At the ongoing two sessions, several Hong Kong-based political advisors have proposed setting up what's known as co-location joint checkpoint arrangement at the Hong Kong International Airport, a move that is expected to enable the opening of more air routes between Hong Kong and mainland cities and help boost Hong Kong's economy.
The co-location arrangement for joint checkpoint would make it much more convenient for mainland visitors to travel to Hong Kong with a significant increase of mainland destinations, Wong Cho-bau, a member of the Chinese People's Political Consultative Conference (CPPCC) National Committee and chairman of Shenzhen-based Donghai Airlines, told the Global Times when elaborating on the proposal.
This would necessarily bring mainland customers in larger numbers than during the pre-pandemic period for Hong Kong, while saving the city's tourism and dining industries from falling, he said.

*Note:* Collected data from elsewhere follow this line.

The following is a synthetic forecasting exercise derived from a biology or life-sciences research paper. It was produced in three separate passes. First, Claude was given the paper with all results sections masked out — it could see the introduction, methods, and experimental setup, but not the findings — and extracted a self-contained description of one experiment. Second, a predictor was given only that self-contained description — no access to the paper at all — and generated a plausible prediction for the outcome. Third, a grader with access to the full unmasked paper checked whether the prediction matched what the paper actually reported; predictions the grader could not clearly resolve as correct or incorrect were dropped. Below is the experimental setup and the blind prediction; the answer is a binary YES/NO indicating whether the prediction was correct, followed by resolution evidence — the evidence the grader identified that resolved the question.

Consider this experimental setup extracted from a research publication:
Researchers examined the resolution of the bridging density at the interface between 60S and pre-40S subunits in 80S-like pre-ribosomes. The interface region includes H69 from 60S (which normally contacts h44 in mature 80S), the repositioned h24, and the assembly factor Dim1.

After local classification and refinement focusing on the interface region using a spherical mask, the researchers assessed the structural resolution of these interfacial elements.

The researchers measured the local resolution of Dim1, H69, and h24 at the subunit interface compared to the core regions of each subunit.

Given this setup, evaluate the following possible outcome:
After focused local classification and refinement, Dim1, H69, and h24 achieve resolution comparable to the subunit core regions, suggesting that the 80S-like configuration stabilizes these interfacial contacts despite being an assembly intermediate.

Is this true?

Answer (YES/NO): NO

Currently, the Hong Kong airport only has direct flights to 37 mainland cities, according to Wong. This has largely impeded Hong Kong airports' initiative to integrate into the development of the mainland's civil aviation sector, while restricting Hong Kong's ability to play its role as a super link point between the mainland and global markets, officials said.
After setting up a co-location arrangement, mainland checkpoints will be set up at the Hong Kong airport. Any mainland airports can open direct flights with Hong Kong, which will enable the Hong Kong airport to connect to the whole aviation network in the mainland.
According to Wong, Hong Kong plans to initiate the co-location arrangement in 2022 and implement it in 2025.